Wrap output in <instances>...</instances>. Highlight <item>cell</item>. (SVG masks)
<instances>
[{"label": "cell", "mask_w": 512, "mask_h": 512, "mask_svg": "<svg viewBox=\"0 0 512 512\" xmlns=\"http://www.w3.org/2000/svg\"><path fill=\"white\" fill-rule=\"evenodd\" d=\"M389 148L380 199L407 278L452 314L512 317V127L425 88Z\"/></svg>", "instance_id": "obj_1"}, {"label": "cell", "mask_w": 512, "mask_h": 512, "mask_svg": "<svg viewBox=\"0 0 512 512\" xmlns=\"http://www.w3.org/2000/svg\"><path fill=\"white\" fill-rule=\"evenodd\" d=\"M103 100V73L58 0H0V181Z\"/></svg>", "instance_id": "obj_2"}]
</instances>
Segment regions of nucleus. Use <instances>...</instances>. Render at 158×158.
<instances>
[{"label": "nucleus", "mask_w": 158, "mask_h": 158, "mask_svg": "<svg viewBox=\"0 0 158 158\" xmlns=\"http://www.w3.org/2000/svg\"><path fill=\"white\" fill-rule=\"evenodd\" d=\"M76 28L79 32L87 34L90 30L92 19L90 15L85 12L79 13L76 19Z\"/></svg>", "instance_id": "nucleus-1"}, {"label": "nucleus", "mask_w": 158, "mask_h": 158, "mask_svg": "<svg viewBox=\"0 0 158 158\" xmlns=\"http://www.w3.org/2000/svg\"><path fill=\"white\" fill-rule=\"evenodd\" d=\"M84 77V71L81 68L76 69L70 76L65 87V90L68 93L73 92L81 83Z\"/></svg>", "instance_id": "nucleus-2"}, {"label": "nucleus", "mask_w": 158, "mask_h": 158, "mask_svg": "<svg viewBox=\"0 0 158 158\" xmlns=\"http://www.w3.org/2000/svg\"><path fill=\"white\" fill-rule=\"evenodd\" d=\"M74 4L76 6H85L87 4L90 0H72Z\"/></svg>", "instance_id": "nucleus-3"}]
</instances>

# [TO BE DONE]
Turn everything from the first line above down to and including the line containing "Segment regions of" into a numbered list, leaving out any blank lines.

# [RESULT]
1. Wrap output in <instances>...</instances>. Highlight <item>cell</item>. (SVG masks)
2. <instances>
3. [{"label": "cell", "mask_w": 512, "mask_h": 512, "mask_svg": "<svg viewBox=\"0 0 512 512\" xmlns=\"http://www.w3.org/2000/svg\"><path fill=\"white\" fill-rule=\"evenodd\" d=\"M389 148L380 199L407 278L452 314L512 317V127L425 88Z\"/></svg>", "instance_id": "obj_1"}, {"label": "cell", "mask_w": 512, "mask_h": 512, "mask_svg": "<svg viewBox=\"0 0 512 512\" xmlns=\"http://www.w3.org/2000/svg\"><path fill=\"white\" fill-rule=\"evenodd\" d=\"M103 100V73L58 0H0V181Z\"/></svg>", "instance_id": "obj_2"}]
4. </instances>
5. Segment regions of nucleus. Use <instances>...</instances>. Render at 158×158.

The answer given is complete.